» **Required action**
The finished copy must match the records exactly, except that it contains no pictures.

(Pictures with short captions)
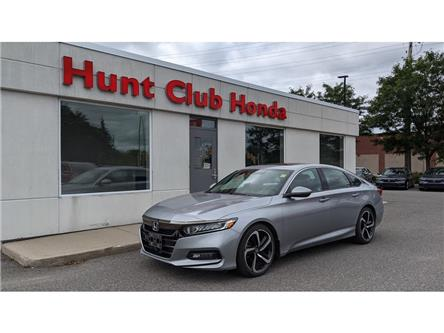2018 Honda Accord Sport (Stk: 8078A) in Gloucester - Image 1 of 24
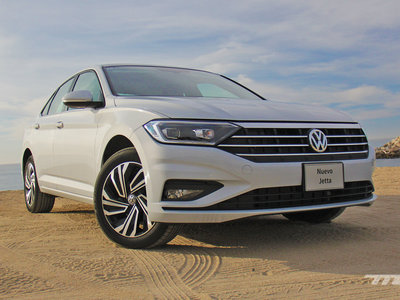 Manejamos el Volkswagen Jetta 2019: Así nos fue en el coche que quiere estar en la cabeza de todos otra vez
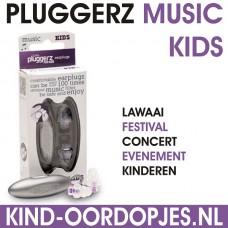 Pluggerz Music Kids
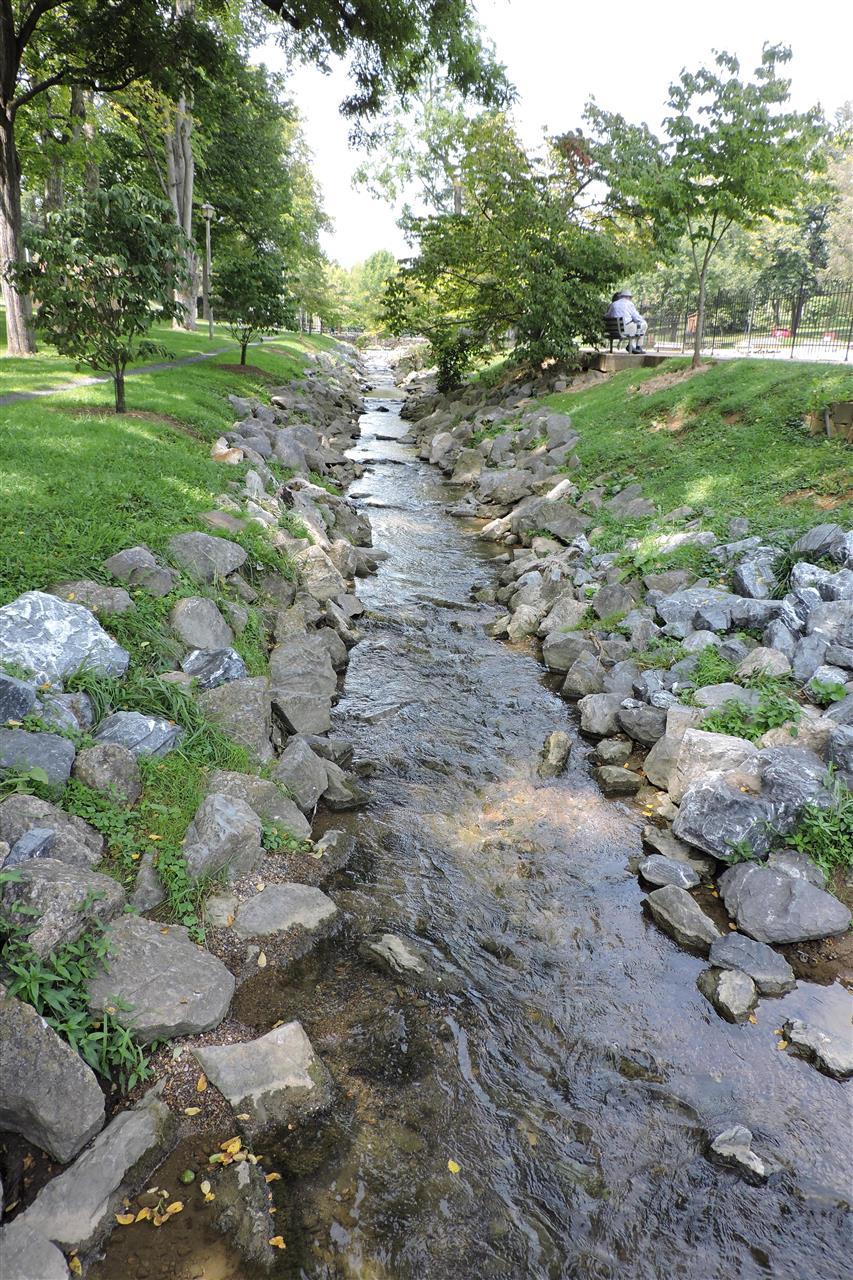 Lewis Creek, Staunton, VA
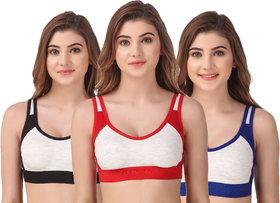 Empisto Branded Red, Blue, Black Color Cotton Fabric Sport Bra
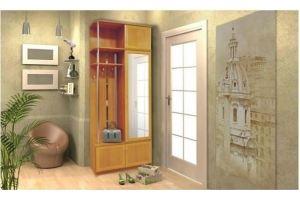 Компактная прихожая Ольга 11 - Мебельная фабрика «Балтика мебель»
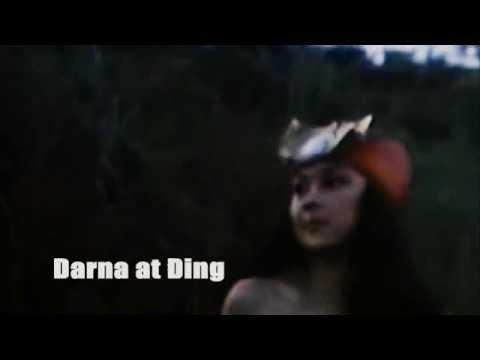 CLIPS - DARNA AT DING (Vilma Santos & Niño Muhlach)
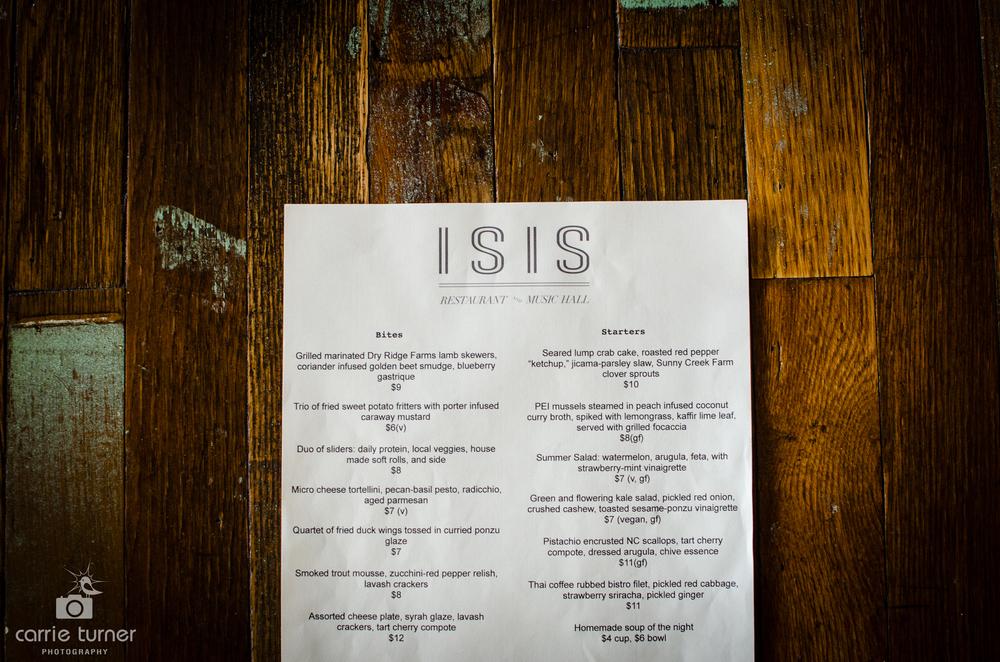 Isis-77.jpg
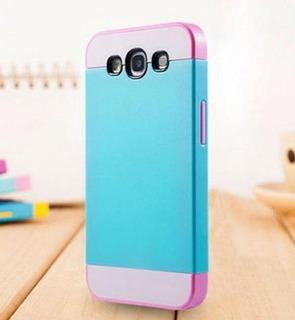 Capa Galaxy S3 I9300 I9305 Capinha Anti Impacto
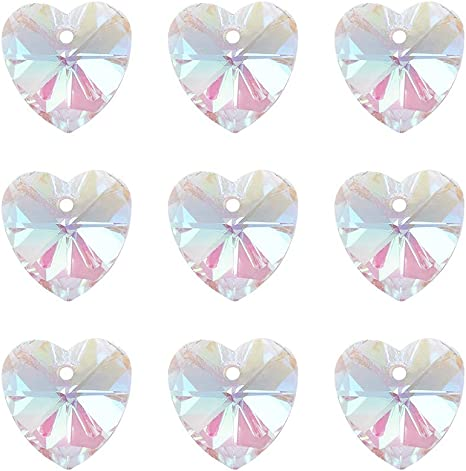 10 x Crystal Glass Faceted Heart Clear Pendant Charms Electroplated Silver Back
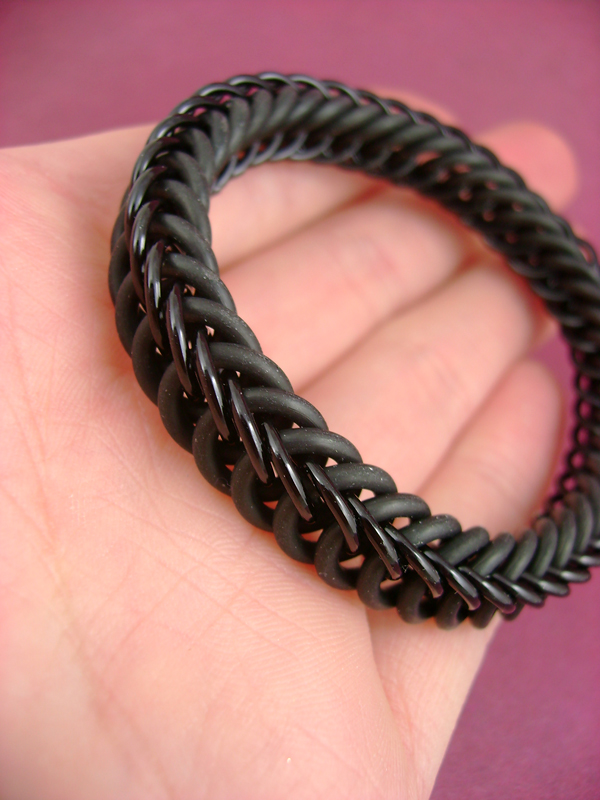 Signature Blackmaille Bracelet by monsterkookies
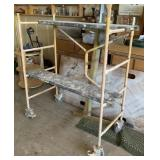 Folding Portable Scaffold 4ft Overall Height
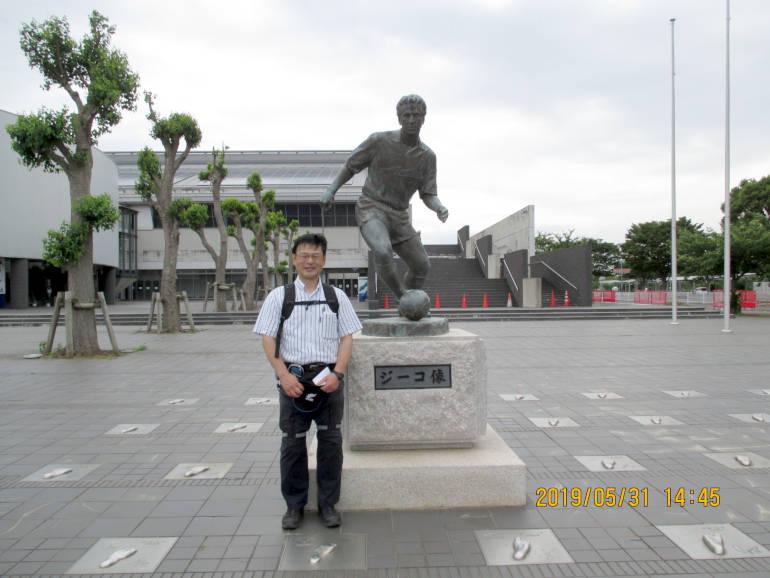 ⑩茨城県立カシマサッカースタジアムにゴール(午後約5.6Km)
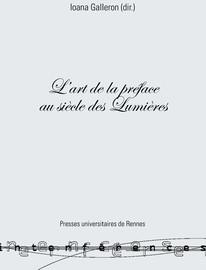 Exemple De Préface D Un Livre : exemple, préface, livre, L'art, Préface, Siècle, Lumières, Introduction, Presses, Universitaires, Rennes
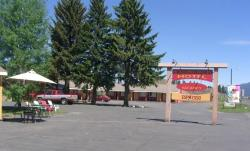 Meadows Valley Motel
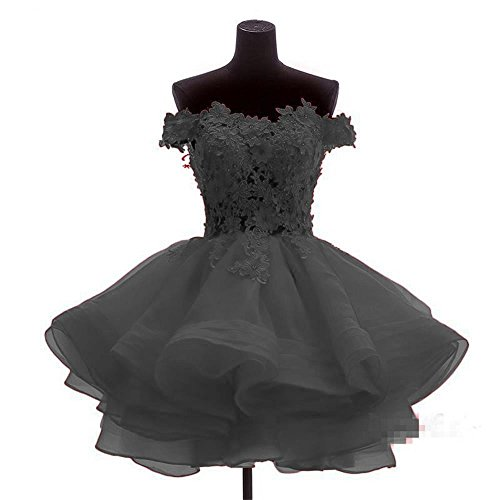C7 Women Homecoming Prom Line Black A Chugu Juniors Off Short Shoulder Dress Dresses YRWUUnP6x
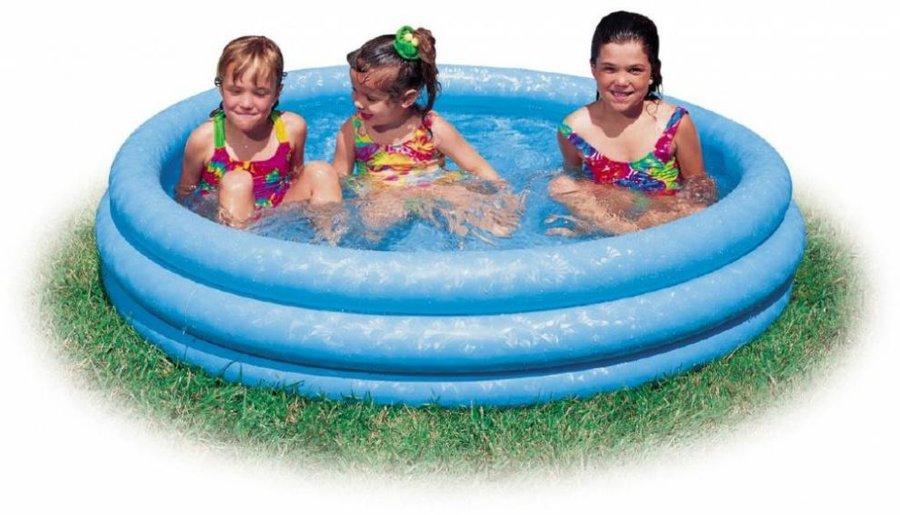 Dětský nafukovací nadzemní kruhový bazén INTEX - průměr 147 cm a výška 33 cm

» **Reply to the exercise**
2018 Honda Accord Sport (Stk: 8078A) in Gloucester - Image 1 of 24
 Manejamos el Volkswagen Jetta 2019: Así nos fue en el coche que quiere estar en la cabeza de todos otra vez
 Pluggerz Music Kids
 Lewis Creek, Staunton, VA
 Empisto Branded Red, Blue, Black Color Cotton Fabric Sport Bra
 Компактная прихожая Ольга 11 - Мебельная фабрика «Балтика мебель»
 CLIPS - DARNA AT DING (Vilma Santos & Niño Muhlach)
 Isis-77.jpg
 Capa Galaxy S3 I9300 I9305 Capinha Anti Impacto
 10 x Crystal Glass Faceted Heart Clear Pendant Charms Electroplated Silver Back
 Signature Blackmaille Bracelet by monsterkookies
 Folding Portable Scaffold 4ft Overall Height
 ⑩茨城県立カシマサッカースタジアムにゴール(午後約5.6Km)
 Exemple De Préface D Un Livre : exemple, préface, livre, L'art, Préface, Siècle, Lumières, Introduction, Presses, Universitaires, Rennes
 Meadows Valley Motel
C7 Women Homecoming Prom Line Black A Chugu Juniors Off Short Shoulder Dress Dresses YRWUUnP6x
 Dětský nafukovací nadzemní kruhový bazén INTEX - průměr 147 cm a výška 33 cm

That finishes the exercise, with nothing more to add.